"Do You Know (What It Takes)" is a song by Swedish singer and songwriter Robyn, released as the third single from her debut studio album, Robyn Is Here (1996). In the United Kingdom, it was issued as Robyn's second single in November 1996, while in the United States, it was released as her debut single the following year. The song was written by Robyn, Herbie Crichlow, Denniz Pop, and Max Martin, and it was produced by Pop and Martin.

In Robyn's native Sweden, "Do You Know (What It Takes)" was her second top-10 hit, peaking at number 10. It was her first top-10 single in the United States, reaching number seven on the Billboard Hot 100. In August 1998, the single was certified Gold in the US by the Recording Industry Association of America (RIAA) for sales of 500,000 copies. The single was slightly less successful in the United Kingdom, peaking at number 26 after a re-release in August 1997.

Critical reception
AllMusic editor Stephen Thomas Erlewine described the song as "dynamite" in his review of Robyn Is Here. Larry Flick from Billboard declared it as a "bright'n'bouncy ditty" and a "youth-driven smash". He complimented the singer's "oh-so-charming presence, which is sorta a hybrid of Brandy and Monica with a pinch of Mariah Carey", adding that Robyn "makes the most of the song's irresistibly sweet chorus and finger-poppin' funky backbeat." Dave Sholin from the Gavin Report noted that "rarely does word about a record spread as quickly as it has for this Swedish production." Pan-European magazine Music & Media stated that the 16-year old Robyn "has mastered the R&B genre to a T." They noted that she "supplies the sassy rhymes, while master-producer [Denniz] Pop takes care of the perky beats and poppy arrangements." 

A reviewer from Music Week rated it four out of five, adding that the singer "delivers a slick uptempo number which could see her make the Top 40". It was also described as "irresistible". Kirstin Watson from Smash Hits viewed it as a "happy ditty" and a "right catchy little number". Ian Hyland from Sunday Mirror gave it nine out of ten, commenting, "Exploding the myth that Swedish popsters are all Paul Calf haircuts and Magnum moustaches, the girl Robyn shows she sure can funk. Large summer chorus in the house." David Sinclair from The Times called it a "pouting, pop-soul confection".

▶ Entries supplied:
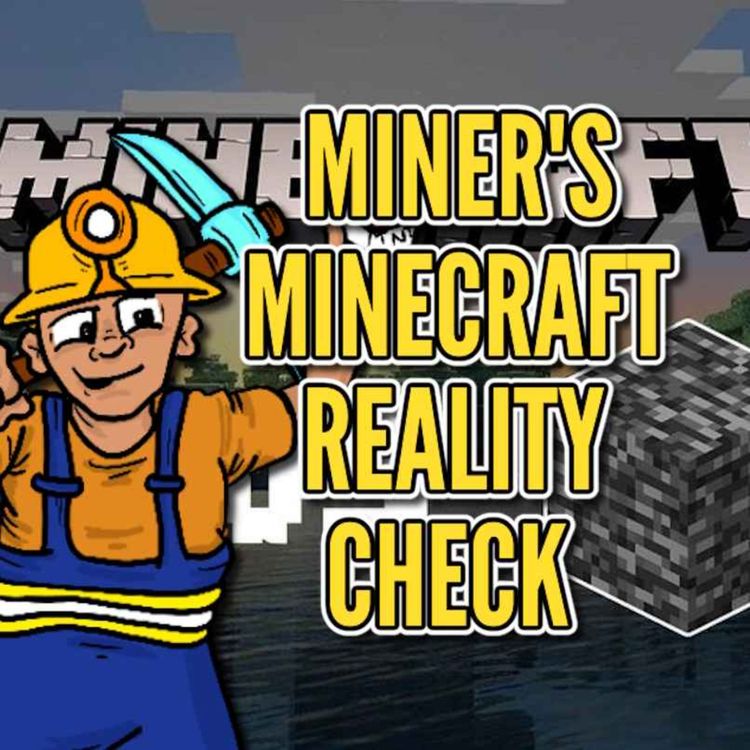 cover art for Miner's Minecraft Reality Check - Bedrock VS Java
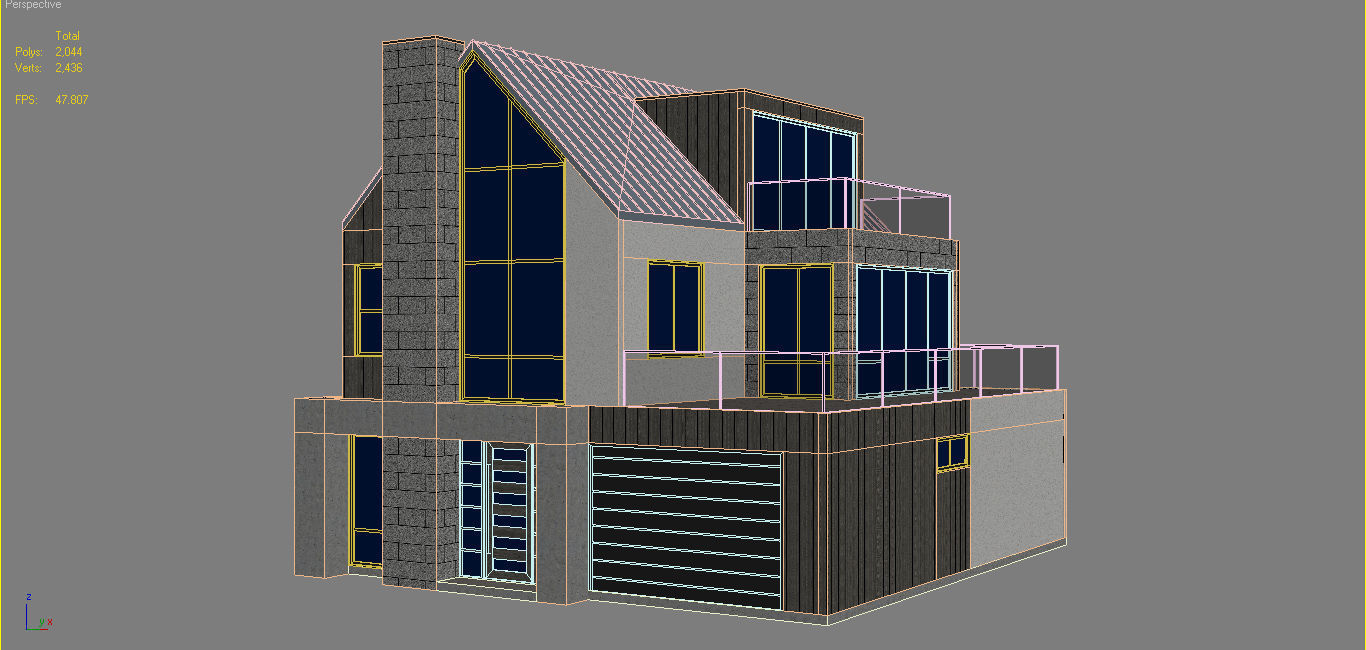 House 1 3D model_16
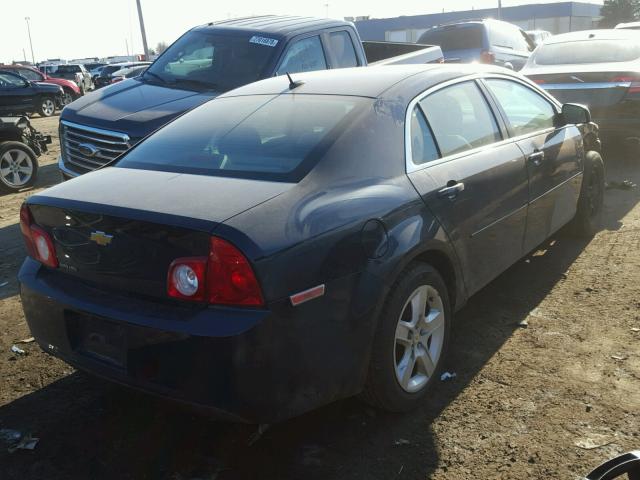 1G1ZB5E17BF303544 - 2011 CHEVROLET MALIBU LS ლურჯი ფოტო 4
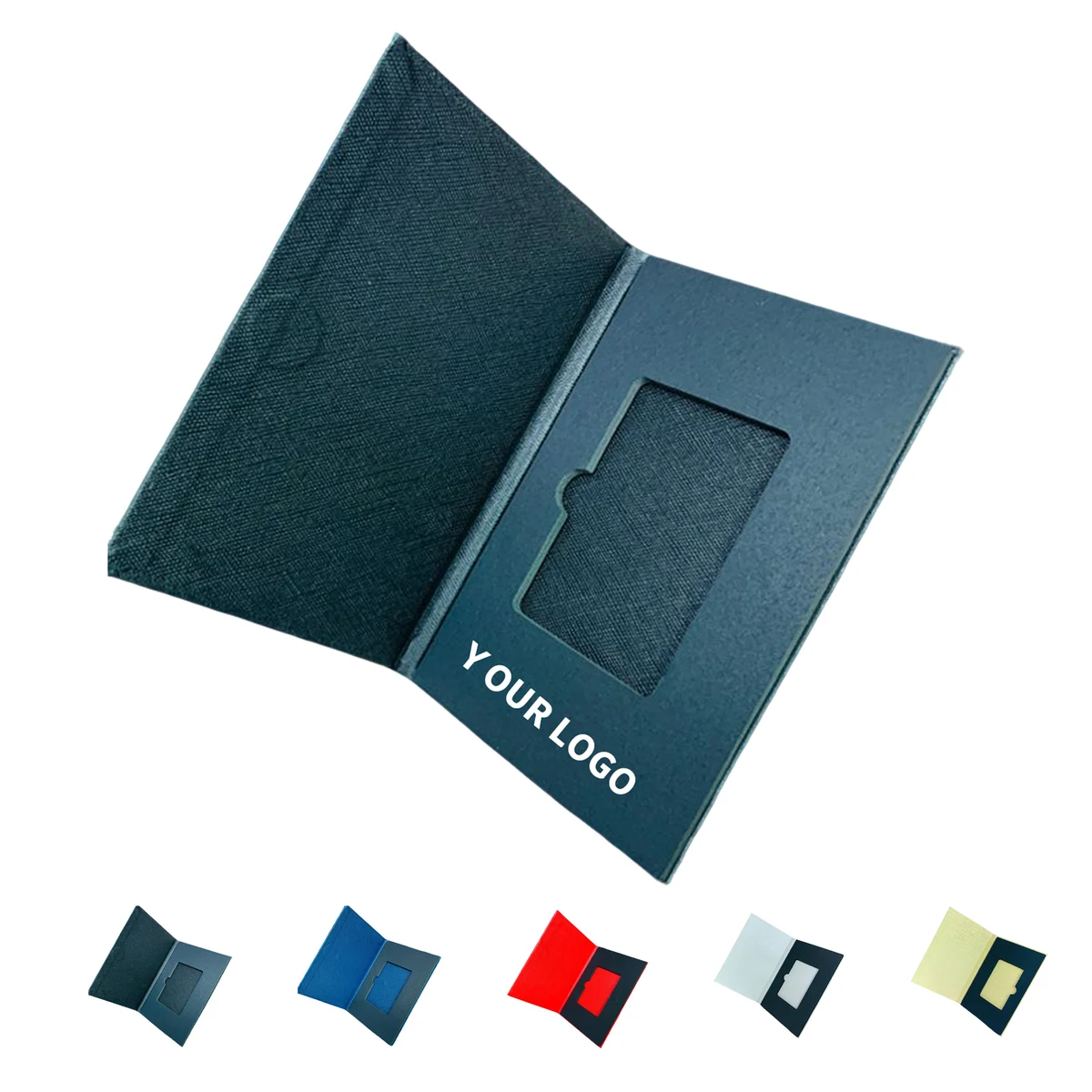 Magnetic Closure Card Storage Box 1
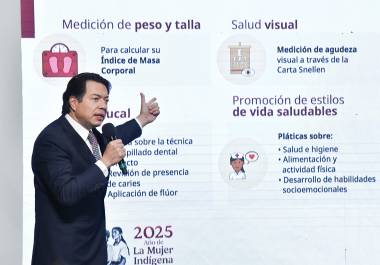 El programa también contempla la prohibición de venta de comida chatarra en escuelas.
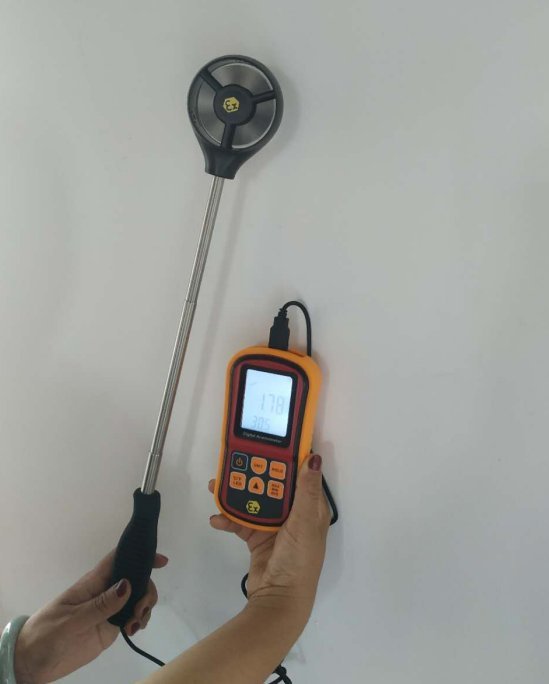 EX-JDM1数字式风速仪防爆等级 ?Ex IbIIC T6 Gb 带防爆证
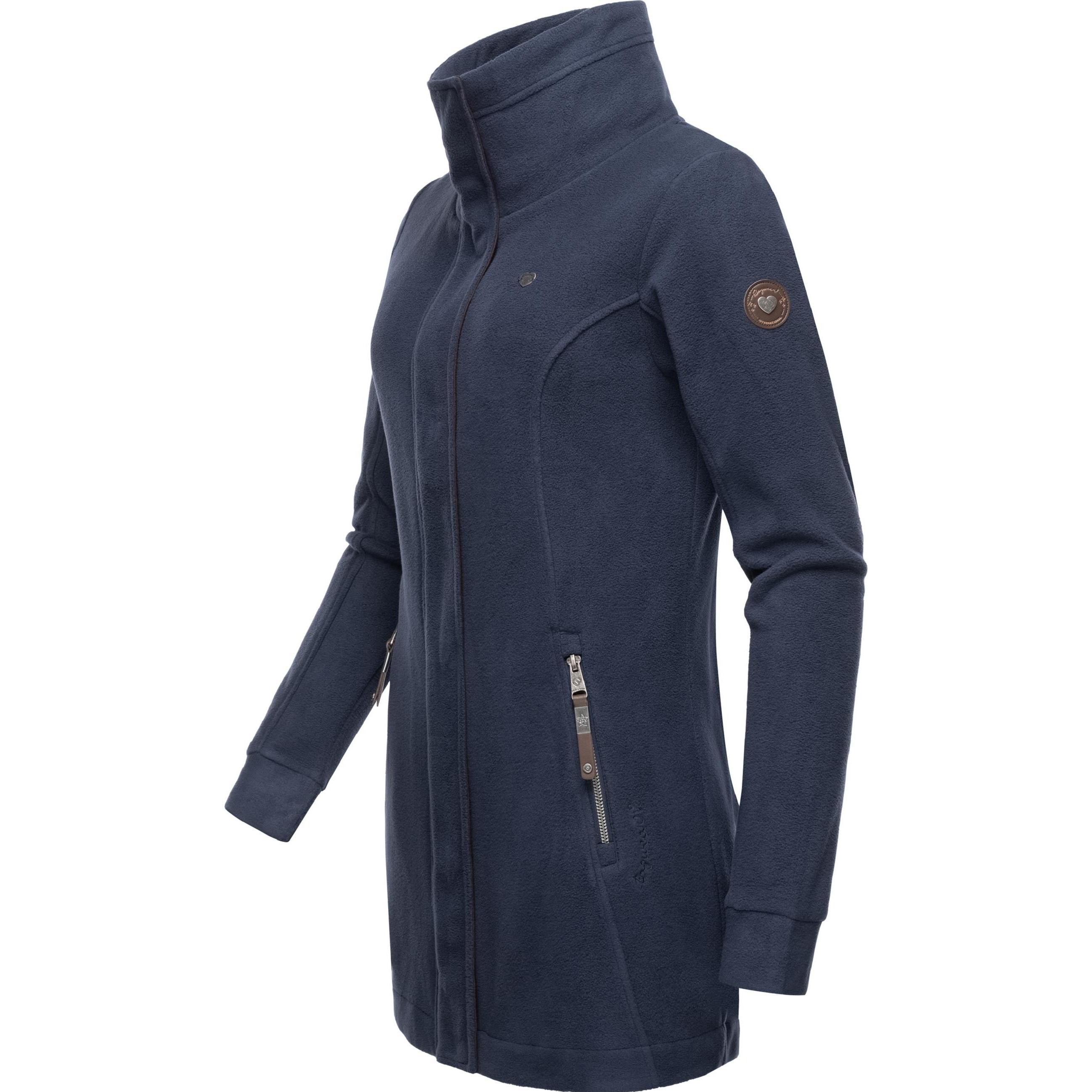 Thumbnail - Ragwear, Damen, Jacke, Letrice Fleece (3XL), Blau, 3XL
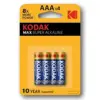 Kodak Pilhas AAA Max 1000mAh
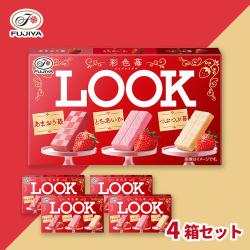 不二家 LOOK  彩色苺【賞味期限：2026/07/31】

▶ Questions to answer:
[A] Replace "Gold" with "Platinum" in the text on the Robyn song, then give that text again between "In Robyn's native" and "in August 1997.", inclusive.
[B] According to the text on the Robyn song, who produced "Do You Know (What It Takes)"?

▶ Solutions to each task:
[A]
In Robyn's native Sweden, "Do You Know (What It Takes)" was her second top-10 hit, peaking at number 10. It was her first top-10 single in the United States, reaching number seven on the Billboard Hot 100. In August 1998, the single was certified Platinum in the US by the Recording Industry Association of America (RIAA) for sales of 500,000 copies. The single was slightly less successful in the United Kingdom, peaking at number 26 after a re-release in August 1997.

[B] Denniz Pop and Max Martin